SeanMartin opened this issue on Aug 14, 2019 ยท 128 posts
Penguinisto posted Thu, 22 August 2019 at 12:57 PM
wolf359 posted at 10:37AM Thu, 22 August 2019 - #4360119
@peng.. First lets be honest . Any discussion about the professional CG/ VFX houses ( Framestore ,MPC Industrial Light & magic etc) having to deal with with Daz content system is moot.
They custom make their assets for each Movie/show as do the triple A Game dev companies like Epic & Blizzard/Activision.
Given the litigation-happy climate we all live in? Foregone conclusion. DS, Poser, iClone, etc... the top dogs aren't going to bother unless they have little semi-independent divisions that whomp out side-work (e.g. for adverts or stock), which most usually don't/won't do at that level.
Poser/DS doesn't aim for that at the pro level. They do however aim for the smaller houses - places where budgets don't allow for all-custom mesh, and where they're not big enough to dictate timelines on their bids - oh, and unlike the big boys, they actually have to bid on projects/RFQs. Same with the freelancers... I know for fact that with my salary+savings, I could go out and buy a couple of Mac Pros, a decent NAS, and if I had the talent, start bidding on work while living off the savings account. Problem is, aside from my utter lack of artistic talent at that level, is that I don't have the dosh and/or the time to amass a huge stockpile of assets that I can irrefutably defend against IP theft or claims thereof.
So... at the smaller level, small shops tend to go for the Poser/DAZ ecosystem - let Rendo and DAZ take the heat for any litigation over IP (shows license, points at DAZ or Rendo as the source...) Also, you can get that IP protection for cheap this way... a typical non-rigged (but mapped and fully textured) human head that looks like one rando dude, that you own full IP over, runs roughly $5-10k, or will require you to get at least a photographic model release, take tons of pix of the dude's head, do the meshing yourself, the mapping, etc...

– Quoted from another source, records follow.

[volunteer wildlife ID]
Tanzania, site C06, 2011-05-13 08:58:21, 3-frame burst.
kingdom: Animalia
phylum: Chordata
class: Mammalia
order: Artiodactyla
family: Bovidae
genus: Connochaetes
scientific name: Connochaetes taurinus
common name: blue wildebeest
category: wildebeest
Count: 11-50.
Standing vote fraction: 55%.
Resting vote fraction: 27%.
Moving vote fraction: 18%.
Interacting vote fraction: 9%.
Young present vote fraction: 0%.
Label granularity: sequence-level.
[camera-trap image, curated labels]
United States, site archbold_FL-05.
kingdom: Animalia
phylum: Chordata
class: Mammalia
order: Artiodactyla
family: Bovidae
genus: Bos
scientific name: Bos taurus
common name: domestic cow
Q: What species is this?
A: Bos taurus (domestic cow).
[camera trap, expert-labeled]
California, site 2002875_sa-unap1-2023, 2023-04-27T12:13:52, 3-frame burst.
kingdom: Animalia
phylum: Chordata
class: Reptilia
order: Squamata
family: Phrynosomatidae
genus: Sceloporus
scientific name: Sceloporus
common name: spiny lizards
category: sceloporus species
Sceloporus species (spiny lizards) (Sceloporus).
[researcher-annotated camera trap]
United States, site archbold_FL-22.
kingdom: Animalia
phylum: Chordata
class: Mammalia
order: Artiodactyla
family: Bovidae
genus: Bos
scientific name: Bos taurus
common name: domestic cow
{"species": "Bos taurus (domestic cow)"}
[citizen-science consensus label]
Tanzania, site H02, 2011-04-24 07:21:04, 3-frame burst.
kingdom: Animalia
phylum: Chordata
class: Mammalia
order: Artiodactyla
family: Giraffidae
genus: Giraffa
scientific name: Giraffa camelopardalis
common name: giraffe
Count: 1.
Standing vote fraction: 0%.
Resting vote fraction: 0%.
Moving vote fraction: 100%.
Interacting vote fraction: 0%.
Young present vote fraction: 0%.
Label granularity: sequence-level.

...and did I mention that for tiny side-jobs with a crap budget and a tight deadline, these little apps work great. Cae in point: In 2012, I got a chiropractor to use DS, Michael 4, and the old (but accurate) muscle maps tex for a video presentation he was doing at an upcoming conference. Apparently it was a moderate success, and he didn't have to hire a CG shop to do it.
Ask pro ,over on CG society, and they will explain how VFX houses typically use Linux servers and a custom in program file referencing system whereby several operators ,on different workshifts,can work on their aspect of a scene file (Example: only "Optimus prime"in transformers ),
Fully understood. But, again, we're not talking about the top of the heap here - smaller houses do what they have to, no matter who their patrons might be. Perfect example: Intel's digital arts group back in 2007-2008 had all kinds of goodies, top notch devs, and megatons of CG apps, but they didn't have the AAA budget for a big asset library, nor did they have the luxury of time or mesh-mongers to home-grow one. Their focus was on hardware that could handle the CG, not the CG itself. So, you wound up seeing Poser and exported Poser/DAZ content a lot (they were just toying with DS when my group at the time --Digital Home Group-- shifted campuses.)
These SME levels are the people I was aiming at for the solution I proposed... and curiously enough, it works.
The only people who buy/use those plugins are existing Daz studio content users/shoppers who happen to also have a Maya license.and that does NOT represent market share growth.
You mean the SME (small-biz) market?